§ **Parts of the exercise**:
1. In the forum thread about making e-covers on a Mac, what program does bok suggest for drawing the box template?
2. Reproduce the passage of the e-cover forum thread starting with "Hm... Maybe we" and going on through "do this already...".

(Beginning of Document section)

# Need to create e-covers on my Macbook, HELP!



## kimpee (Nov 7, 2006)

Hi everyone, this is my first posting. I am trying to create e-covers using my macbook. I have Tiger OSX on my system and I have looked on the web, but all I see are e-cover programs for Windows...can anyone recommend one for Mac? Thanks.


----------



## fryke (Nov 7, 2006)

what are "e-covers" exactly? Are these those "boxes" that you only create digitally to make the impression that your software product, which is only sold online, could very well also be "real" software which could be sold in a real-life store? If so, you can probably create them quite easily. All you need to do is to create the graphics for each side and then let something put them on a box template. Well, I'd use Photoshop and Illustrator for it, I guess, myself. But I guess that's not really a _cheap_ solution.

Or do you mean something with templates etc.?


----------



## kimpee (Nov 7, 2006)

Yes, I mean with templates. I've already created the front, back and spine images. I'm needing a program that has templates that you can attach your cover design to. I looked at programs like E-covers 3D, but again they're for Windows.


----------



## fryke (Nov 7, 2006)

Hm... Maybe we should write a call out to free-/shareware developers. As far as I can see, Mac OS X contains all the needed graphic technologies to do this already...


----------



## bok (Nov 7, 2006)

You could use Google Sketchup to draw up the box (as your template).  Paste your images on the sides of the box.  You can then visualize your product in 3D.  hth


----------

(End of Document section)
(Beginning of Data supplied)

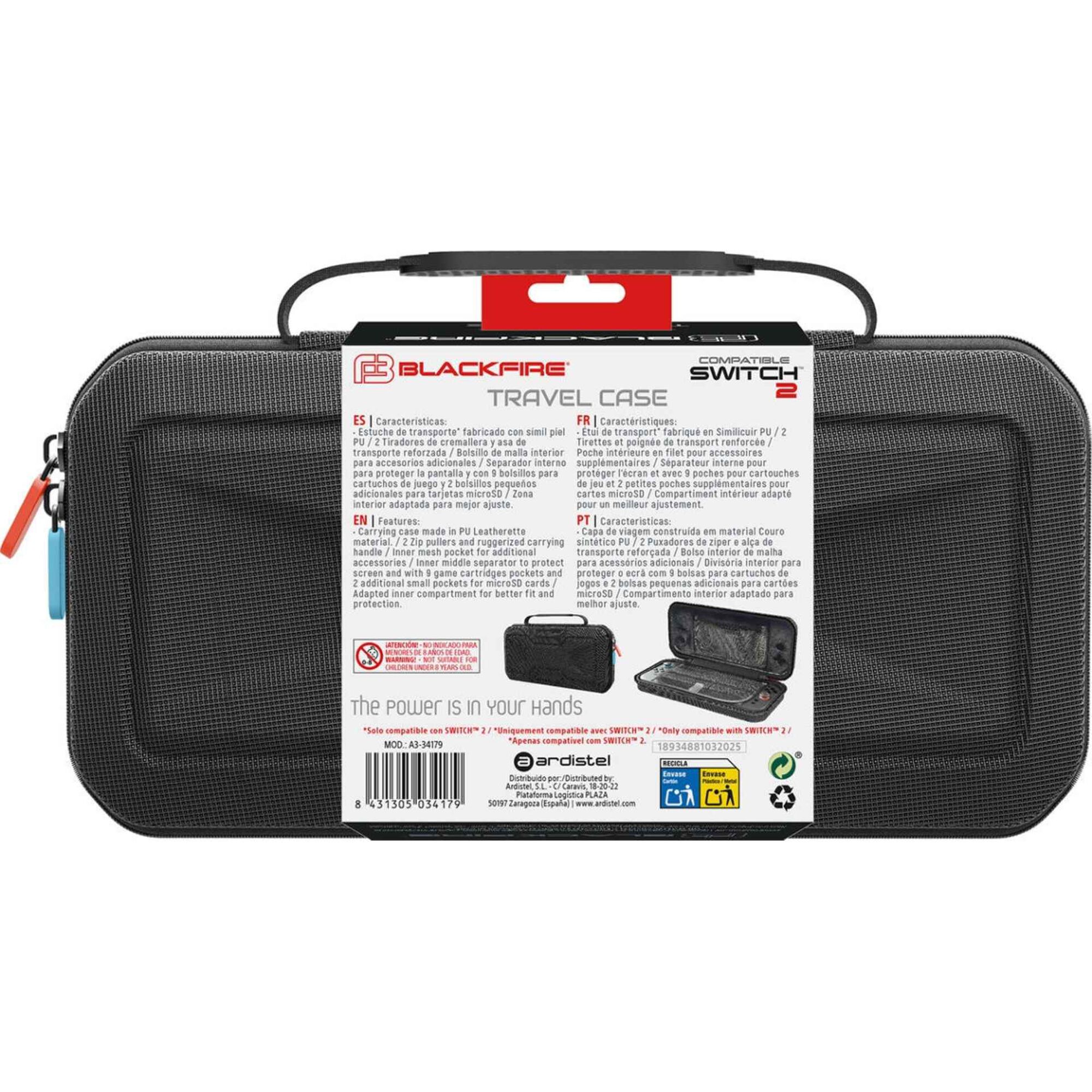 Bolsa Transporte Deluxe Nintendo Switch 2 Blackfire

(End of Data supplied)
(Beginning of Data supplied)

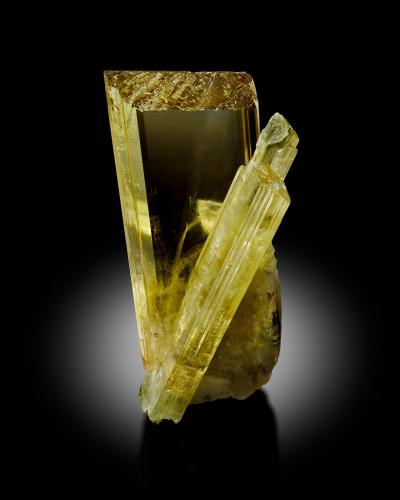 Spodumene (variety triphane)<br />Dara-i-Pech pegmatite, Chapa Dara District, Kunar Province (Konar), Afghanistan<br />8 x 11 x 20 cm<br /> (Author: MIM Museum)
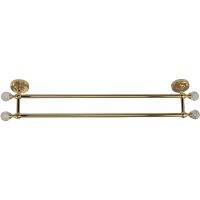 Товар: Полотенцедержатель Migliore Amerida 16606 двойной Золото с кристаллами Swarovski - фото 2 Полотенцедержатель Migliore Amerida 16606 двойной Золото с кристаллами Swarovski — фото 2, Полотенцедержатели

(End of Data supplied)

§ **List of solutions**:
1. Google Sketchup

2.
Hm... Maybe we should write a call out to free-/shareware developers. As far as I can see, Mac OS X contains all the needed graphic technologies to do this already...